PASSAGE PROVIDED:
----

Parameterized gravity wave drag. Altitude–latitude distribution of the parameterized zonal-mean zonal gravity wave drag (in m s−1 day−1 averaged over June/July solstice conditions based on the simulation with the CMAT2 GCM incorporating the whole atmosphere paramaterization of Yiğit et al. (2008). Solid and dashed lines denote eastward (positive) and westward (negative) zonal GW drag. After Yiğit and Medvedev (Figure 10, 2010)

Studying the effects of GWs of tropospheric origin in the thermosphere has a long history (see Yiğit and Medvedev 2015 for more detail); however, their dynamical importance at higher altitudes has not been fully recognized until recently. In all GCMs extending into the thermosphere, the effects of subgrid-scale GWs were either neglected, or assumed to decay exponentially above a certain height (e. g., turbopause \({\sim}105\) km). Simulations of Yiğit et al. (2009) with the Coupled Middle Atmosphere and Thermosphere-2 (CMAT2, Yiğit 2009) GCM incorporating the extended nonlinear parameterization of Yiğit et al. (2008) revealed that the momentum deposition by lower atmospheric GWs in the F region is substantial and is comparable to that by ion drag. Figure 1 shows the latitude–altitude distribution of the simulated zonal mean zonal forcing by parameterized GWs. This forcing (known as “GW drag”) is directed mainly against the mean zonal wind and plays an important role in the momentum balance of the upper thermosphere, similar to the scenario in the middle atmosphere. The magnitude of thermospheric GW drag, exceeding \(\pm 200\) m s\(^{-1}\) day\(^{-1}\), is larger than its effects in the middle atmosphere.
Fig. 2

Modeled zonal gravity wave drag. Same as in Fig. 1, but for the drag due to explicitly resolved gravity waves in simulations with the GAIA GCM. After Miyoshi et al. (Figure 3, 2014)

Miyoshi et al. (2014)’s recent simulations with a whole atmosphere GW-resolving GCM have confirmed Yiğit et al. (2009)’s predictions of the appreciable dynamical effects of lower atmospheric GWs on the general circulation of the thermosphere above the turbopause. Figure 2 presents the divergence of momentum fluxes (a in Eq. 3) due to the resolved portion of GW spectra (with horizontal scales longer than 380 km) calculated for solstice conditions (Miyoshi et al. 2014, Figure 3) as in the GCM modeling by Yiğit et al. (2009). Considering the various approximations and limitations of the extended parameterization, and especially, uncertainties with specifying GW sources, the two distributions in Figs. 1 and 2 appear to be in a good qualitative and quantitative agreement. There are also some differences between the two simulations. In particular, in the Southern Hemisphere MLT, the high-resolution simulations show a region of eastward GW drag, which is only present at the Southern Hemisphere high- and low-latitudes in the parameterized simulation. Two possible sources of the discrepancies are the source spectrum and effects of the background winds on the propagation and the resulting dissipation. Overall, both simulation studies demonstrated that, due to propagation conditions in the middle atmosphere, most of the thermospheric GW activities concentrate at high latitudes, where solar tides modulate local time variations of GW drag. This and further analyses of the simulations with the high-resolution model provided evidences that thermospheric effects of GWs can be successfully parameterized in low-resolution GCMs.

----

EXERCISES:
(1) From the passage on gravity wave drag, write out the part starting with "Parameterized gravity wave" and going on through "(Figure 10, 2010)".
(2) Answer these questions using the passage on gravity wave drag:
(a) What horizontal scales mark the resolved portion of the gravity wave spectra shown in Figure 2?
(b) What value does the magnitude of thermospheric gravity wave drag exceed?
(c) At what latitudes do most thermospheric gravity wave activities concentrate?
(3) Carry on the passage on gravity wave drag from its last sentence.

----

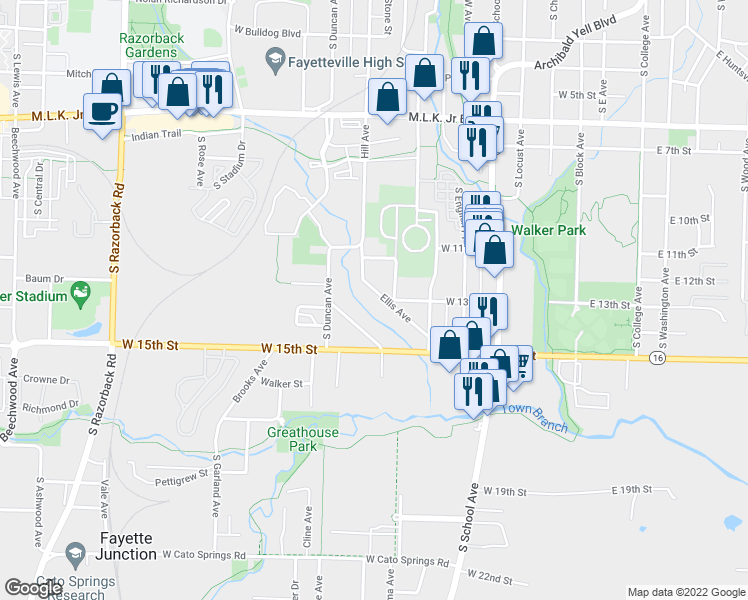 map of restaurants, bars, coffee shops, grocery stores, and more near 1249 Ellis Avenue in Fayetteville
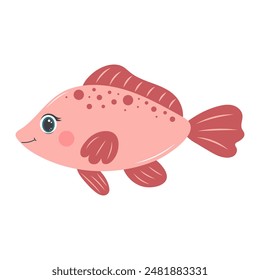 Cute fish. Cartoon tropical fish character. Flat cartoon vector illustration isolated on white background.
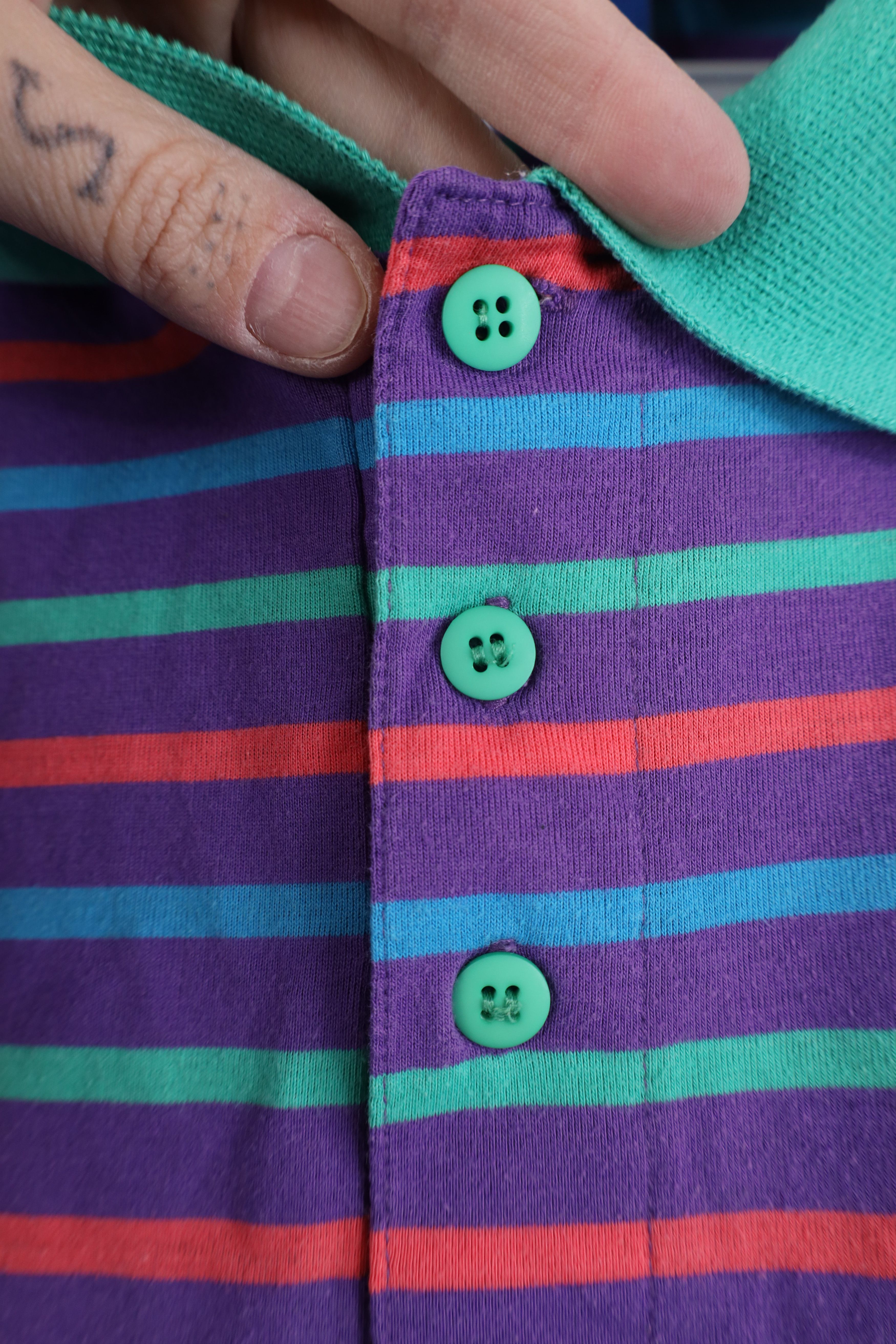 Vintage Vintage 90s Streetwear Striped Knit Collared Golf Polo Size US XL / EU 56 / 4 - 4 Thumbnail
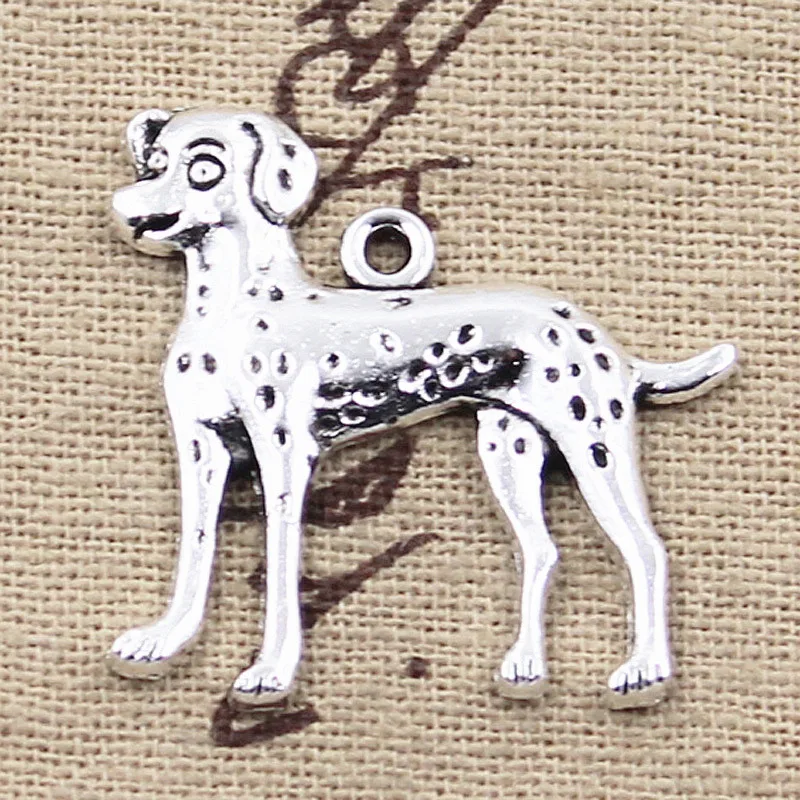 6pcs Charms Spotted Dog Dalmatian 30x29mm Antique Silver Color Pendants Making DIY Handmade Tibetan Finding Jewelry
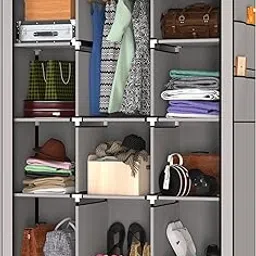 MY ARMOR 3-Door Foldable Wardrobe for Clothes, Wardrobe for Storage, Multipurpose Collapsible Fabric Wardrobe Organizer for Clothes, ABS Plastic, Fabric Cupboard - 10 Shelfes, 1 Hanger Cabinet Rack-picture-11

----

TASK-BY-TASK ANSWERS:
(1)
Parameterized gravity wave drag. Altitude–latitude distribution of the parameterized zonal-mean zonal gravity wave drag (in m s−1 day−1 averaged over June/July solstice conditions based on the simulation with the CMAT2 GCM incorporating the whole atmosphere paramaterization of Yiğit et al. (2008). Solid and dashed lines denote eastward (positive) and westward (negative) zonal GW drag. After Yiğit and Medvedev (Figure 10, 2010)

(2)
(a) Horizontal scales longer than 380 km.
(b) ±200 m s−1 day−1.
(c) At high latitudes.

(3)
Thermal effects of GWs are twofold: (a) heating due to conversion of the mechanical energy of dissipating harmonics into heat, and (b) heating and cooling associated with the downward sensible heat flux \(\overline{w^\prime T^\prime }\) induced by these waves (Becker 2004; Medvedev and Klaassen 2003). Magnitudes of the former in the thermosphere are comparable with those due to the Joule heating, while the latter is comparable with the cooling rates due to molecular thermal conduction (Yiğit and Medvedev 2009), which suggests that the thermal effects of GWs cannot be neglected in the upper atmosphere. Yiğit and Medvedev (2010)’s GCM simulations with the extended scheme have demonstrated that the variations of thermospheric GW effects are appreciable. GWs propagate to higher altitudes during high solar activity, but produce weaker drag than during periods of low solar activity. Their observations have later been qualitatively verified by the satellite observations of Park et al. (2014).

Sudden stratospheric warmings

Characteristics

Sudden stratospheric warmings first discovered observationally by Scherhag (1952) are transient events during which the eastward zonal mean zonal winds weaken, or even reverse the direction at 60°N (geographic) at \({\sim}30\) km (10 hPa), followed by the significant warming of the winter North Pole (90°N) (Andrews et al. 1987; Labitzke 1981). Since the 1950s, as the interest in studying SSWs has grown, the classification of SSWs has evolved (see Butler et al. 2015, for a comprehensive discussion). Essentially, there are two commonly accepted types of warmings: a minor and a major warming. The warming is major if the equator-to-pole temperature gradient reverses poleward of 60° latitude in addition to the reversal of the zonal mean zonal winds at 60°N at 10 hPa (Labitzke 1981). If the westerly mean zonal wind weakens but does not reverse the direction, i.e., the stratospheric vortex does not break down, during a temperature increase at the pole, then the warming is defined as a minor event.
Fig. 3

The 2008–2009 sudden stratospheric warming. Variation of the stratospheric conditions at 10 hPa during the sudden stratospheric warming that took place in the winter of 2008–2009 according to data from the National Center for Environmental Predictions (NCEP). a Stratospheric temperature at 90°N; b mean temperature at 60°N–90°N; c mean zonal wind at 60°N. Thin lines represent 30-year means of stratospheric parameters.

Adopted from Goncharenko et al. (2010, Figure 1)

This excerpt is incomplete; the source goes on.